Anionic citrate is a major component of venom, but the role of venom citrate in toxicity other than its inhibitory effect on the cation-dependent action of venom toxins is poorly understood. By immobilizing Chinese hamster ovary cells in microcapillary tubes and heparin on sensor chips, we demonstrated that heparan sulfate-mediated cell retention of the major cardiotoxin (CTX) from the Taiwan cobra, CTX A3, near membrane surfaces is citrate-dependent.
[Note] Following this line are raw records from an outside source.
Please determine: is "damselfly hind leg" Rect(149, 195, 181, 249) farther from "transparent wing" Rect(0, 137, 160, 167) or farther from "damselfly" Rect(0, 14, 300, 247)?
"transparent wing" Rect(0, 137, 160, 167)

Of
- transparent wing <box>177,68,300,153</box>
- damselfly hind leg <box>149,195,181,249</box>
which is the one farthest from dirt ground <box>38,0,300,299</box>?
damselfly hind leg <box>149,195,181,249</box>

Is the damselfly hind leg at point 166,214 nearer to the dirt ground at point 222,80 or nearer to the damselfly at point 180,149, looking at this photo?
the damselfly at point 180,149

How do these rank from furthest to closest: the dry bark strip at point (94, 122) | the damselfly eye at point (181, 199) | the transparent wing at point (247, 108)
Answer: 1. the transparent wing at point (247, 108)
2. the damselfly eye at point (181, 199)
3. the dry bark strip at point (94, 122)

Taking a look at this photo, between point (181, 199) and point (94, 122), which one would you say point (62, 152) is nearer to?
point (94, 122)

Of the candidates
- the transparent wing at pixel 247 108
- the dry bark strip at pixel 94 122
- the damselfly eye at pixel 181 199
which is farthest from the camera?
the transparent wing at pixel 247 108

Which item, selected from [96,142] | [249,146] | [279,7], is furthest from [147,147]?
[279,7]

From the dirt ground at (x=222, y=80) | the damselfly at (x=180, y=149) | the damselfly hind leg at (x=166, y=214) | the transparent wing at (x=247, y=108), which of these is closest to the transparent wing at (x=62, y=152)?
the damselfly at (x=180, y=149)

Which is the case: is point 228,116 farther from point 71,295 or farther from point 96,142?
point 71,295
X-ray determination of a CTX A3-heparin hexasaccharide complex structure at 2.4 A resolution revealed a molecular mechanism for toxin retention in which heparin-induced conformational changes of CTX A3 lead to citrate-mediated dimerization. A citrate ion bound to Lys-23 and Lys-31 near the tip of loop II stabilizes hydrophobic contact of the CTX A3 homodimer at the functionally important loop I and II regions. Additionally, the heparin hexasaccharide interacts with five CTX A3 molecules in the crystal structure, providing another mechanism whereby the toxin establishes a complex network of interactions that result in a strong interaction with cell surfaces presenting heparan sulfate. Our results suggest a novel role for venom citrate in biological activity and reveal a structural model that explains cell retention of cobra CTX A3 through heparan sulfate-CTX interactions.

Highlights

  • Citrate is present as a major component of snake, bee, scorpion, and ant venom and serves as counter ion for the basic polypeptides of many venoms [1]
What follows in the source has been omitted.